L’autre terme aussi couramment utilisé au sortir de la seconde guerre mondiale pour définir le trouble de stress post-traumatique était celui de "fatigue au combat" (en anglais "combat fatigue"). "Il reflétait la théorie dominante selon laquelle une fois qu'un soldat n’était plus au front et bénéficiait d'un temps de repos et de relaxation, son traumatisme de guerre disparaissait", indique Eric Bui et son équipe.

La théorie dominante pour expliquer les traumatismes de guerre était à l’époque basée sur l'analyse freudienne. Selon cette approche, la principale raison pour laquelle un ancien combattant avait des problèmes psychologiques après la guerre était que les sentiments d'anxiété et d'hostilité infantiles avaient été réprimés jusqu'à ce que la névrose sous-jacente soit réveillée par la guerre.

"L'horreur du combat n'était pas considérée comme une cause indépendante majeure de problèmes psychologiques. On partait du principe que le soldat ou l'ancien combattant était déjà émotionnellement défectueux avant la guerre", détaille le psychiatre. "La détresse mentale étant rarement considérée comme liée au service, l'ancien combattant n'avait souvent pas droit aux prestations de l'Administration des vétérans", poursuit-il.

Les vétérans américains de la seconde guerre mondiale qui présentaient de graves problèmes mentaux et comportementaux étaient souvent placés dans des hôpitaux de l'Administration des vétérans (VA).

"C'est Abram Kardiner, un clinicien travaillant dans la clinique psychiatrique du Bureau des vétérans des États-Unis, qui a repensé le traumatisme de combat sous un angle beaucoup plus empathique", développe le spécialiste. "Dans son ouvrage « The Traumatic Neuroses of War » (Les névroses traumatiques de la guerre), Kardiner a émis l'hypothèse que ces symptômes provenaient d'une blessure psychologique plutôt que du caractère « défectueux » d'un soldat", termine Eric Bui.

Trouble de stress post-traumatique (TSPT) : incidence, symptômes et définition

Aujourd’hui, on estime que 3,5 % des Américains et que 1 Français sur 10 sont affectés chaque année par le trouble de stress post-traumatique. Environ 20 % des soldats en retour de mission sont touchés par la maladie.

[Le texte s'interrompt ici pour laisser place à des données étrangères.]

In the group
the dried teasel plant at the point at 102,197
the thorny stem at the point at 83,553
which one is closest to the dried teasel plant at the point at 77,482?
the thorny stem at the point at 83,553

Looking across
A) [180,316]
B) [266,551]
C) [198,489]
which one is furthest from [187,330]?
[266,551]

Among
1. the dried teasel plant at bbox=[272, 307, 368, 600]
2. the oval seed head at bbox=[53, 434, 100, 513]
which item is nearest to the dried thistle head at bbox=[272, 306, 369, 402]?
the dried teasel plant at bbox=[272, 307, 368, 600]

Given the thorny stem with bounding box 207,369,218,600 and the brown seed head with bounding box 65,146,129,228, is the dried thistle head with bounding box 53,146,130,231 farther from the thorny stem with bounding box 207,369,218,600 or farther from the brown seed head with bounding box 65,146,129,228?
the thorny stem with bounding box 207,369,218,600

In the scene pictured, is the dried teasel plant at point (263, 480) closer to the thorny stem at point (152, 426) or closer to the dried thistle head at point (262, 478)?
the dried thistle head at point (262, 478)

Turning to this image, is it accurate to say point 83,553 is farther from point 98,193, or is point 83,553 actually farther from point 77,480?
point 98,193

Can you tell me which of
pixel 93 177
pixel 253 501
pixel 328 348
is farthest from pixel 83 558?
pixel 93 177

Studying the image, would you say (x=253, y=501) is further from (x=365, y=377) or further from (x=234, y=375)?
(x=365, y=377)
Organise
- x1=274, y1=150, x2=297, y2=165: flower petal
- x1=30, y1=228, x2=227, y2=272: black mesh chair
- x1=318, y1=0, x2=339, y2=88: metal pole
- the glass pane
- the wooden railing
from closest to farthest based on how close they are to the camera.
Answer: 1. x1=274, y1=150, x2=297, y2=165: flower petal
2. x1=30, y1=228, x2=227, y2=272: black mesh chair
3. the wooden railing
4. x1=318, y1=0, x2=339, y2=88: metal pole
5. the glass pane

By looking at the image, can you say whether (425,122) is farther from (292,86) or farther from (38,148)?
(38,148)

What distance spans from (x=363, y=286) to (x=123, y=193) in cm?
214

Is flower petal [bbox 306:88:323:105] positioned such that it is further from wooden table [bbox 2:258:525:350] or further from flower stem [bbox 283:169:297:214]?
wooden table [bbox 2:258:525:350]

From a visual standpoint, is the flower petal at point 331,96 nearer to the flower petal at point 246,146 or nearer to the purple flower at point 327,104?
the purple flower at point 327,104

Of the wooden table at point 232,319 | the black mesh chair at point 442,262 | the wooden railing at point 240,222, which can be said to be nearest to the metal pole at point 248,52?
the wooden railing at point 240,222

Le trouble de stress post-traumatique est un trouble psychiatrique qui peut survenir chez les personnes qui ont vécu ou été témoins d'un événement traumatique, d'une série d'événements ou d'un ensemble de circonstances. Les exemples comprennent les catastrophes naturelles, les accidents graves, les actes terroristes, la guerre/combat, le viol/agression sexuelle, les traumatismes historiques, la violence entre partenaires intimes et l'intimidation.

Il faut penser à un trouble de stress post-traumatique lorsque la personne se plaint de trois grandes catégories de problèmes :
- elle revit continuellement la scène traumatique en pensées ou en cauchemars (signes de reviviscence) ;
- elle cherche à éviter tout ce qui pourrait lui rappeler de près ou de loin le traumatisme (signes d’évitement et d’engourdissement émotionnel) ;
- malgré l'absence de danger imminent, elle est fréquemment aux aguets et en état d'hypervigilance.